Avec Les Reines du drame, romance queer et punk, le réalisateur Alexis Langlois signe le film le plus déjanté du Festival de Cannes et offre un rôle de premier plan au chanteur Bilal Hassani.

C’est sans doute l’un des films les plus étranges, déjantés et attachants du Festival de Cannes 2024. Dévoilé lors de la Semaine de la Critique, le samedi 18 mai, Les Reines du drame – qui se présente comme « une comédie musicale punk et lesbienne » – est un objet difficile à définir. Un peu comme le bouleversant et osé Emilia Perez de Jacques Audiard (qui est également une comédie musicale queer ambitieuse), sauf qu’ici, il s’agit de la version low cost.

On jurerait que ce premier long-métrage du Français Alexis Langlois a été fabriqué dans les années 2000, du temps de Lorie, Ophélie Winter, les L5 et Britney Spears, et qu’il se compose de véritables clips et émissions de l’époque. L’ombre de Charly et Lulu et de La Nouvelle Star ne sont jamais très loin…
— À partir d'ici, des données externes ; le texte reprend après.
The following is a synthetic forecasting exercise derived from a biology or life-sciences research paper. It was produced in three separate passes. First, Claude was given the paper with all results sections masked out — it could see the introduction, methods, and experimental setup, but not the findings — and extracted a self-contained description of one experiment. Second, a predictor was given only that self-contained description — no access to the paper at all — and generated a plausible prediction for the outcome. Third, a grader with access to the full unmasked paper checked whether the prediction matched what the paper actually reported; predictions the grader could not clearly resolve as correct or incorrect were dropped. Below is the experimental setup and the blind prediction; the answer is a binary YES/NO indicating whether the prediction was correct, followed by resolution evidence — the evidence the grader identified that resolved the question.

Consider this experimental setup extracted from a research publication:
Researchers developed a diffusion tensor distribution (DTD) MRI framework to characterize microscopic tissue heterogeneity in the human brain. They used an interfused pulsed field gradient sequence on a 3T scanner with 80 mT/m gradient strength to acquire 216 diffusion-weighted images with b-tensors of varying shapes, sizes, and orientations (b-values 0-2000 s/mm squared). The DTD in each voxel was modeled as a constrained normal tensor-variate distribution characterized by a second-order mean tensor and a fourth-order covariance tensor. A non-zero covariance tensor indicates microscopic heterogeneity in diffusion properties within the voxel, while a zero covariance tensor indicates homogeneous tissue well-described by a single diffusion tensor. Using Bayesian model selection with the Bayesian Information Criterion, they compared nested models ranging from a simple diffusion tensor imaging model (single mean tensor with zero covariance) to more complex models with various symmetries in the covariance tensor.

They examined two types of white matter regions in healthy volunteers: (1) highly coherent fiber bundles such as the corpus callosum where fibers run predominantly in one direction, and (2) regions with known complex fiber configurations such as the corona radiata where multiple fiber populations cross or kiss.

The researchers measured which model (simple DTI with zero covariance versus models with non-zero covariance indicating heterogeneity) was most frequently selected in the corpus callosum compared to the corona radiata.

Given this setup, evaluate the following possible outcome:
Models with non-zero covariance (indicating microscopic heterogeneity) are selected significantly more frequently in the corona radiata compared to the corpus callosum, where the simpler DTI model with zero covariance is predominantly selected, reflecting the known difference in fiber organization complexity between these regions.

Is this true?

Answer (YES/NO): YES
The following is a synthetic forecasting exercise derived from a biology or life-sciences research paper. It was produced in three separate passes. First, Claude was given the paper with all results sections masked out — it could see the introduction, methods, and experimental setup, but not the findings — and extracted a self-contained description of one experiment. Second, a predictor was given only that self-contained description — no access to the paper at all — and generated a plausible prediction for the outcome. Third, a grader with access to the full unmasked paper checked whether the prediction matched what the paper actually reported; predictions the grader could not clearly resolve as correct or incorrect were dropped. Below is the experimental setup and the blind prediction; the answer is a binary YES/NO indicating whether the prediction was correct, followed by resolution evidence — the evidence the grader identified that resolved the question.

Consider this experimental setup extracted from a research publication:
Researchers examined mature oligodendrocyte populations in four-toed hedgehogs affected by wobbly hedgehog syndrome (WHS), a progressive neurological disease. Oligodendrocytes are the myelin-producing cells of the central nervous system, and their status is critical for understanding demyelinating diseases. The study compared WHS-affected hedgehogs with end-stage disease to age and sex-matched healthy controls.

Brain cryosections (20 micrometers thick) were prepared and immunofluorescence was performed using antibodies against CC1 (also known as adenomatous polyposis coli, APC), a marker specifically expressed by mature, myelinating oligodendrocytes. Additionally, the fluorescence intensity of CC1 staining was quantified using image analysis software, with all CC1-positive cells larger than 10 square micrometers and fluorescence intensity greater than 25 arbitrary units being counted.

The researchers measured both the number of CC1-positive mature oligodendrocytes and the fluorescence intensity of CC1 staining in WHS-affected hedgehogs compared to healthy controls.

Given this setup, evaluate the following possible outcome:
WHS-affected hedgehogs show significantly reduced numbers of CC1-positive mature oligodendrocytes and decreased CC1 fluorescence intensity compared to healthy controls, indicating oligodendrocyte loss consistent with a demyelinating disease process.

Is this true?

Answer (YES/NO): NO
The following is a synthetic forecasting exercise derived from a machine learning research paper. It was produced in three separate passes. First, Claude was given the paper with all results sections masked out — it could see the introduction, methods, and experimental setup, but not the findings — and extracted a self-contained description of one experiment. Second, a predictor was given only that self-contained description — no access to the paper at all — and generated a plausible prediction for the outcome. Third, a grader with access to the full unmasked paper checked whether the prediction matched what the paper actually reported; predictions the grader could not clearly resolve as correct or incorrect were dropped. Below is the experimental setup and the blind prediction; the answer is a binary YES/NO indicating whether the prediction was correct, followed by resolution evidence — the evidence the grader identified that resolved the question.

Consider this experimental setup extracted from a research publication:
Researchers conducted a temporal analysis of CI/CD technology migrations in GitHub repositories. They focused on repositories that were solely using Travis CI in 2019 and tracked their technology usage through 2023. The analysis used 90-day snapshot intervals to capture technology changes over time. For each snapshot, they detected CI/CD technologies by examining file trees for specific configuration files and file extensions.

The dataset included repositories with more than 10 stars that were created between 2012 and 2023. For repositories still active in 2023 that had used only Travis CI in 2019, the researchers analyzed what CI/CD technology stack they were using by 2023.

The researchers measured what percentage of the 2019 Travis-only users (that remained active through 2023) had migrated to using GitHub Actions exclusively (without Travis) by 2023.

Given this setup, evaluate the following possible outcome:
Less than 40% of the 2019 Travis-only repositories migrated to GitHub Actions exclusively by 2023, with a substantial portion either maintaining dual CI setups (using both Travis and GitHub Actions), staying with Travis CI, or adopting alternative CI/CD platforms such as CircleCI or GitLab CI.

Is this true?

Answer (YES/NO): NO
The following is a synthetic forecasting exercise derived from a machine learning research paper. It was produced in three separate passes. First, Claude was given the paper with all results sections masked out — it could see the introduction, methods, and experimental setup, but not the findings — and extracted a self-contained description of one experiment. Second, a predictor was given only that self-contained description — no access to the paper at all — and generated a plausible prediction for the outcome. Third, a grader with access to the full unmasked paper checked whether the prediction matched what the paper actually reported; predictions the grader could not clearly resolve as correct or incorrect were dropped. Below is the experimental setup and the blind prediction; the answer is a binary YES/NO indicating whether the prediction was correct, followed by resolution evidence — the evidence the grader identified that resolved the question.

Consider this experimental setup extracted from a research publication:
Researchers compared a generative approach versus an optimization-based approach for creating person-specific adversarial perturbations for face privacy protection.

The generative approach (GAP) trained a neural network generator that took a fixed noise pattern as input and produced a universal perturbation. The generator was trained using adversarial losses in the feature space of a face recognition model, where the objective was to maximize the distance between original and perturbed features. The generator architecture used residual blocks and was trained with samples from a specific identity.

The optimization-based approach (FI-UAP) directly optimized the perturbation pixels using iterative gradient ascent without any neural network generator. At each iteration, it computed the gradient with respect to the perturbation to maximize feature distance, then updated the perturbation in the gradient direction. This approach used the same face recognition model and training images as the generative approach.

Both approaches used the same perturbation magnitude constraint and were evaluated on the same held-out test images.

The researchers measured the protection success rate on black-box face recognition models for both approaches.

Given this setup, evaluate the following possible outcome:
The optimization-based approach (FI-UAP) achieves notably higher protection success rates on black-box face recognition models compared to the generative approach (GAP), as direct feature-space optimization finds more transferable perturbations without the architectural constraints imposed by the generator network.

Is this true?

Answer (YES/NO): YES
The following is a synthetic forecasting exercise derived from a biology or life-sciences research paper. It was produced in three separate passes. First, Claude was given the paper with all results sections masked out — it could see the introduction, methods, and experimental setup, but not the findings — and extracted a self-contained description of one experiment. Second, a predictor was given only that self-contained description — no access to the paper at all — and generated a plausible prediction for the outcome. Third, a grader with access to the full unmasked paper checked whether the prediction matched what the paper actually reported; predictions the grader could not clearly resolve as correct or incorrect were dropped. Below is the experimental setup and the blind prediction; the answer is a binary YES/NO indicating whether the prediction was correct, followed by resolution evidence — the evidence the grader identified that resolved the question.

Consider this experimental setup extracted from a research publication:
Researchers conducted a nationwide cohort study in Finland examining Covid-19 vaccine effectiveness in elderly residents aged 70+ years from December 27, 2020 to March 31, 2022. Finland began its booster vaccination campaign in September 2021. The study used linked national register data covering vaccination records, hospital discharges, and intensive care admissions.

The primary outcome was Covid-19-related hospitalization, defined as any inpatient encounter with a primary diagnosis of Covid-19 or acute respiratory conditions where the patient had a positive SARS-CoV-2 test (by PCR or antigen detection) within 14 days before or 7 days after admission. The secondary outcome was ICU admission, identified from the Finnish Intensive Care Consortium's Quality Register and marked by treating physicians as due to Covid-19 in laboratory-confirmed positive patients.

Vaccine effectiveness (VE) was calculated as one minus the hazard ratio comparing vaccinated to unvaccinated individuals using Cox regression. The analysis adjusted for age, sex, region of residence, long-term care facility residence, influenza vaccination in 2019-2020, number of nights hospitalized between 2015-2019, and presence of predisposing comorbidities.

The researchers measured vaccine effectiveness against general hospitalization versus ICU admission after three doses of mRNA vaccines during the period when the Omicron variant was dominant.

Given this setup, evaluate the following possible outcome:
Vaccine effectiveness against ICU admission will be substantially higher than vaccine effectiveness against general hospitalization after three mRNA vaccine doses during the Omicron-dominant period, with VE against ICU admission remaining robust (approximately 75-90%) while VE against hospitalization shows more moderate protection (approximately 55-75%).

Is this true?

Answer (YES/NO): NO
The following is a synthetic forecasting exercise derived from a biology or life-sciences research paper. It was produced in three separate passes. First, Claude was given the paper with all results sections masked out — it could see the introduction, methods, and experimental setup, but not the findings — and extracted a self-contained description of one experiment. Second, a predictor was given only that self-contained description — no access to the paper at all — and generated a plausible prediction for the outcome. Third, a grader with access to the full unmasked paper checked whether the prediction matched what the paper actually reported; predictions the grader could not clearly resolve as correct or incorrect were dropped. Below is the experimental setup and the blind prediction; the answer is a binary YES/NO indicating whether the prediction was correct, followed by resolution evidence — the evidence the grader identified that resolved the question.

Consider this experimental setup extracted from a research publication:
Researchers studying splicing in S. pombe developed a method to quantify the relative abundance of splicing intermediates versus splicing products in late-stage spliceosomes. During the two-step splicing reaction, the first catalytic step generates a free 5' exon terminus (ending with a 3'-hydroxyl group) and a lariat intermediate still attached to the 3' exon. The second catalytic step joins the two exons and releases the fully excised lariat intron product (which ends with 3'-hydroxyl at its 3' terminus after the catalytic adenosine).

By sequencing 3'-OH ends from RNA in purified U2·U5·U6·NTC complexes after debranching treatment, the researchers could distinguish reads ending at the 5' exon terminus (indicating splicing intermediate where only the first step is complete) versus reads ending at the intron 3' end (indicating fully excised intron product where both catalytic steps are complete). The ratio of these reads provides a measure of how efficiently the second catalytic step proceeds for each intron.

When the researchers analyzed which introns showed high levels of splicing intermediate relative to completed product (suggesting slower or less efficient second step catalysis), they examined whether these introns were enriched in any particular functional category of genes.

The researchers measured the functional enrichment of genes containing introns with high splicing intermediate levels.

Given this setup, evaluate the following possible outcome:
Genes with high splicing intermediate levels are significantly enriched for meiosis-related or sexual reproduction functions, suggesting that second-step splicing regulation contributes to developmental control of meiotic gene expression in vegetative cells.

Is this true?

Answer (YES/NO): NO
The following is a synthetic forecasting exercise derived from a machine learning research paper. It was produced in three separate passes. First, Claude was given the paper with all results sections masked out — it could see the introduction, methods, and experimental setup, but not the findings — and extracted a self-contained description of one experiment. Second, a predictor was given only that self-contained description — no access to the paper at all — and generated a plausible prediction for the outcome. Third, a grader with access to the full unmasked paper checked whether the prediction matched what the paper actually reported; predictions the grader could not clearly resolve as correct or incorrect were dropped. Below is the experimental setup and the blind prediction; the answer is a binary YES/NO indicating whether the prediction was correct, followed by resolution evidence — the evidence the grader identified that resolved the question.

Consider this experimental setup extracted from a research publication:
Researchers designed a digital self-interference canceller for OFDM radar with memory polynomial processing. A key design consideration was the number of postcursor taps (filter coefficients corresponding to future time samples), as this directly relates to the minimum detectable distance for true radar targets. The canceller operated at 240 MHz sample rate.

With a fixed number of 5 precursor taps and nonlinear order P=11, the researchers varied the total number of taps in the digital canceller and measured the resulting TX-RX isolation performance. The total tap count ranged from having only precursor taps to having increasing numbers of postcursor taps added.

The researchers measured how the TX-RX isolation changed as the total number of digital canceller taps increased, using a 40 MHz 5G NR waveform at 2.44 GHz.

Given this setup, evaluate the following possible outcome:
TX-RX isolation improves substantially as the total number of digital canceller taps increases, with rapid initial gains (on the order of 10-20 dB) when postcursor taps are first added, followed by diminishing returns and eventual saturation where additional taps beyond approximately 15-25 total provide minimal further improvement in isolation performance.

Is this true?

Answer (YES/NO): NO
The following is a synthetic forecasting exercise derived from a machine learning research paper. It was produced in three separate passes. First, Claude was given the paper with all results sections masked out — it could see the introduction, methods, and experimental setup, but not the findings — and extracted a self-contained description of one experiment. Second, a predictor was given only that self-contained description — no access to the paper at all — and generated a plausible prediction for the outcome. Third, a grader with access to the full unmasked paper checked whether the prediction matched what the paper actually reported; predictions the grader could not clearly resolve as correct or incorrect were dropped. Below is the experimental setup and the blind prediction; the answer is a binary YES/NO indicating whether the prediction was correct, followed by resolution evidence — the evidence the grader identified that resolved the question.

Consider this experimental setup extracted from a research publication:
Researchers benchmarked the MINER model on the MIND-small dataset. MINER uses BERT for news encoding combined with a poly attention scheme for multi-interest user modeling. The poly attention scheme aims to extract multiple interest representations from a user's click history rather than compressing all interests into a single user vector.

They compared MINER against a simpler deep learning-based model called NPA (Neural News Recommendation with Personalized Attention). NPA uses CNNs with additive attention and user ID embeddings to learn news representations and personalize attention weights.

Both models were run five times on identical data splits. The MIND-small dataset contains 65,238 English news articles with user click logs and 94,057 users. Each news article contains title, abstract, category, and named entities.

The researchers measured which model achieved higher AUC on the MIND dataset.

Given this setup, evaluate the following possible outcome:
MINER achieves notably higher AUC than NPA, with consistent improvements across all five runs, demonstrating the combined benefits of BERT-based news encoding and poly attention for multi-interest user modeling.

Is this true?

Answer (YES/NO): NO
Le pitch halluciné de cette ode aux drama queens ? « 2055. Steevyshady, youtubeur hyper botoxé raconte le destin incandescent de son idole, la diva pop Mimi Madamour (Louiza Aura), du top de sa gloire en 2005 à sa descente aux enfers, précipitée par son histoire d’amour avec l’icône punk Billie Kohler (Gio Ventura). Pendant un demi-siècle, ces reines du drame ont chanté leur passion et leur rage sous le feu des projecteurs. »

Les Reines du drame, un film queer avec Asia Argento et Bilal Hassani présenté au Festival de Cannes 2024

Cette histoire d’amour queer entre deux stars en herbe (dont l’une explose alors que l’autre évolue dans l’underground) séduit d’abord par son casting. On y découvre un Bilal Hassani épatant en YouTubeur fan d’une pop star jusqu’à l’hystérie, Asia Argento en diva botoxée, juge dans un télé-crochet, Alma Jodorowsky en BFF ultra cute de l’héroïne ou encore la chanteuse du groupe de cold wave français Kas Product, Mona Soyoc, en artiste écorchée qui a connu son heure de gloire dans les années 80. Quant aux chansons du film, elles sont en partie signées par Yelle et Rebeka Warrior (Sexy Sushi).

Alexis Langlois, un réalisateur dans la lignée de John Waters et Yann Gonzalez

Le réalisateur convoque aussi des figures du milieu de la nuit parisienne, notamment la mannequin, Raya Martigny et la DJ et mannequin Dustin Muchuvitz. Et des personnalités flamboyantes de la scène drag (Jean Biche et Drag Couenne) pour un tableau scintillant qui impressionne par son audace.

Jusqu’ici, Alexis Langlois s’était fait remarquer avec courts-métrages queer et camp dans la lignée d’un Yann Gonzalez ou d’un John Waters. On retrouve dans Les Reines du drame son romantisme, son goût pour le kitsch, pour un certain mauvais goût et pour les marges, son humour et sa passion pour les années 2000. Alexis Langlois, qui cite Bob Fosse, Le Magicien d’Oz et Phantom of the Paradise en influences, en fait parfois vraiment beaucoup trop et le film souffre de quelques longueurs. Mais son récit lesbien à la fois tendre et acide fait preuve de suffisamment d’originalité pour hanter longtemps la rétine avec ses plans fantasmagoriques aussi subversifs que scintillants. Et sa critique de l’industrie musicale, une machinerie sexiste et cruelle qui broie les âmes et détruit les jeunes filles en quête de gloire, est des plus pertinentes. Tout comme son hommage aux égéries écorchées et radicales restées dans l’ombre à cause de leurs démons ou de leur trop grande authenticité.

Le film Les Reines du drame (2024) d’Alexis Langlois, avec Asia Argento et Bilal Hassani, n’a pas encore de date de sortie.